While I was getting ready for the first doctors appointment after my diagnosis, I prayed harder than I ever had. That morning of the doctors appointment, I woke up with a voice in my head that kept telling me to just open and read my bible. So, I did. I dusted that puppy off and sat in my favorite front porch rocking chair and just opened the Bible. I didn’t search for a chapter… the voice in my head told me very clearly to just open the Bible. 
The first page I turned to had a summary about multiple Bible verses. This summary talked about how you can have the best laid out plans but always be rest assured that when things are not going according to your plan… it’s never outside of god’s plan. This summary talked about Mary and Joseph.. they were real people with real hopes and dreams for their family but they believed in god and followed where he led… even though it was outside of their plan. 
The summary ended with a short prayer.. it said “I pray our faith, too, would hold fast under pressure, resting on God’s plans and not our own. Amen”
Hmm.. boy that was fitting. I plan everything. I get paid to plan for goodness sake! But right there it was telling me to keep the faith under pressure. Cancer wasn’t my plan… but it was god’s plan and I needed to keep my faith when I probably wanted to lose it the most. 
I continued to randomly flip through pages and came across another summary titled The Throne of Grace. It was nestled in the book of Hebrews. In big bold letters it said “Jesus knows the battle you’re fighting”. Hebrews 4:15 and 5:2 tell us this. Jesus knows because he fought the fight too. He did it before you and for you.    
I drew a big circle around a piece of this writing that really stood out to me and noted that I needed to remember reading this on 7/28 before my first cancer appointment. 
This is what I circled: 
“Daughter of the most high priest, your tears, fears, and weakness are welcome at the throne of grace. This is not enemy territory where you have to be tough or keep up your guard. This the place where your deepest struggles are known— where you are deeply known.” Page 2087 in my Bible. 
I suppose this is what it means to talk and listen to god… The voice in my head that told me to open that Bible… The handful of pages that delivered the clearest message that I needed to hear that day. Out of thousands of pages… my fingers happen to flip to the two pages that had the strongest message that I needed to read that day. I have never felt my anxiety clear as much as it did at that moment. It has set the foundation for my entire outlook of this whole cancer process. 
I truly feel at peace knowing that this is god’s plan… and I suppose for once, I’m going to try to stop planning every minuscule aspect of my life and trust the plan that has been set out for me. ♥️

8/7/21 Radioactive

The past week and a half has been a whirlwind of emotions, doctors appointments, scans, and treatment planning. 
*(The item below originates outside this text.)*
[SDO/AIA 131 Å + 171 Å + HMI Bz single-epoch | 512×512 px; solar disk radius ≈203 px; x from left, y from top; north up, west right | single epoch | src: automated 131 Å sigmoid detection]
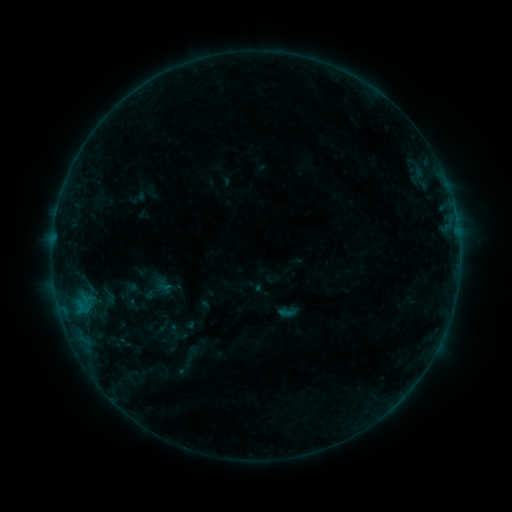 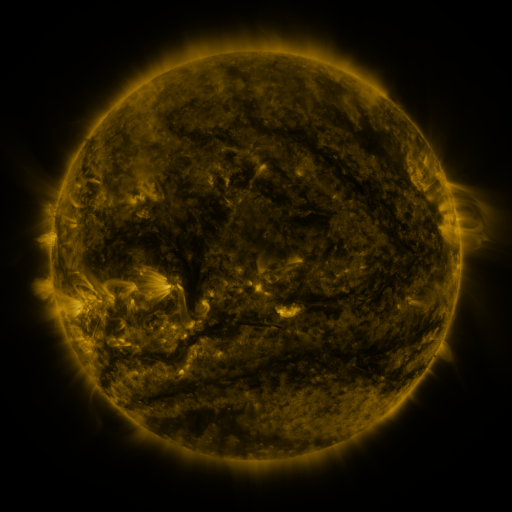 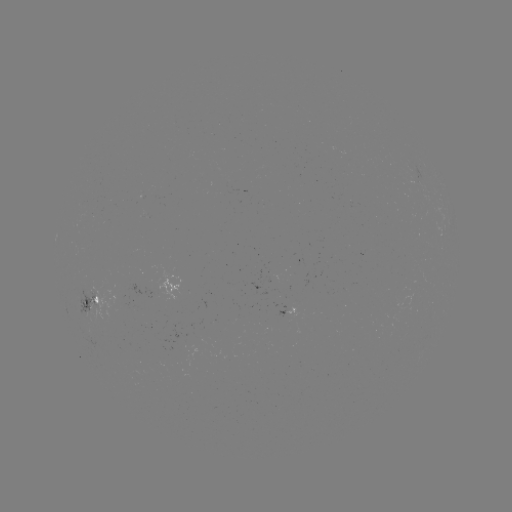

My first appointment was with the cancer surgeon. Everyone that I possibly know that had ever seen this doctor forewarned me that the surgeon was extremely blunt, may make me cry, and did not sugar coat anything. 

After the initial diagnosis (which I essentially found out via text message when I was getting appointment reminders for upcoming cancer surgeon appointments) my information was minimal. I didn’t know the staging, prognosis, etc. I literally was scared sh*tless, had zero information, no plan (doesn’t work well for me.. I need plans) and felt like I was walking into a dark hole of death.. until I met with Dr. Mai. 

Dr. Mai was a straight shooter…

Me: “Do I likely have the worst type of breast cancer? “

Dr Mai: “Yes”

Me: “Uhm.. Okay, great! Next question…”

But more than anything, Dr. Mai was EXTREMELY knowledgeable. She is clearly a powerhouse of a woman and was rattling off statistics like it was nothing! I left her appointment feeling SO much better, like I had a plan, and really felt like I was in GREAT hands. Also.. she did not make me cry! 🙂

I already knew that I had an amazing army of people behind me.. but everyday I am reminded that there is so much more kindness in this world than I could have ever expected. I wasn’t supposed to meet with my oncologist until 8/6. However, a dear friend of mine contacted a friend, who contacted a friend (who happened to be my oncologist’s nurse) and she asked the oncologist to get me in sooner. My appointment got moved up from, 8/6 to 7/31! 

Dr. Gupta, the captain of my ship, was equally as amazing as Dr. Mai. He listened to every concern I had about my body and outlined a series of plans that I could expect based upon some additional testing that he wanted to run. I left that appointment feeling even better than I did the day before! I had a project plan fully outlined and mitigation plans in place for my concerns that I had expressed. 

The first test result that I was waiting for came back early the following week. It appears that the type of breast cancer that I have is triple negative. In a nutshell that means that the cancer does not feed off of estrogen, progesterone, or the HER2 protein. It’s the worst type of breast cancer to have because there isn’t a targeted therapy for it. However, it is still VERY treatable and curable! PRAISE BE!

The remainder of the week consisted of scans. First up was the MRI. I was fully prepared to have a claustrophobic heart attack, even though you are on your stomach for a breast MRI.  Luckily, they gave me some medication to ensure I didn’t have a freak out in the tube. I told my hubby if they backed me into the machine, I would do much better than if I went in head first. He told me that I most likely would have to go in head first.. but LUCKILY they backed me in, turned on some country music and I did just fine! 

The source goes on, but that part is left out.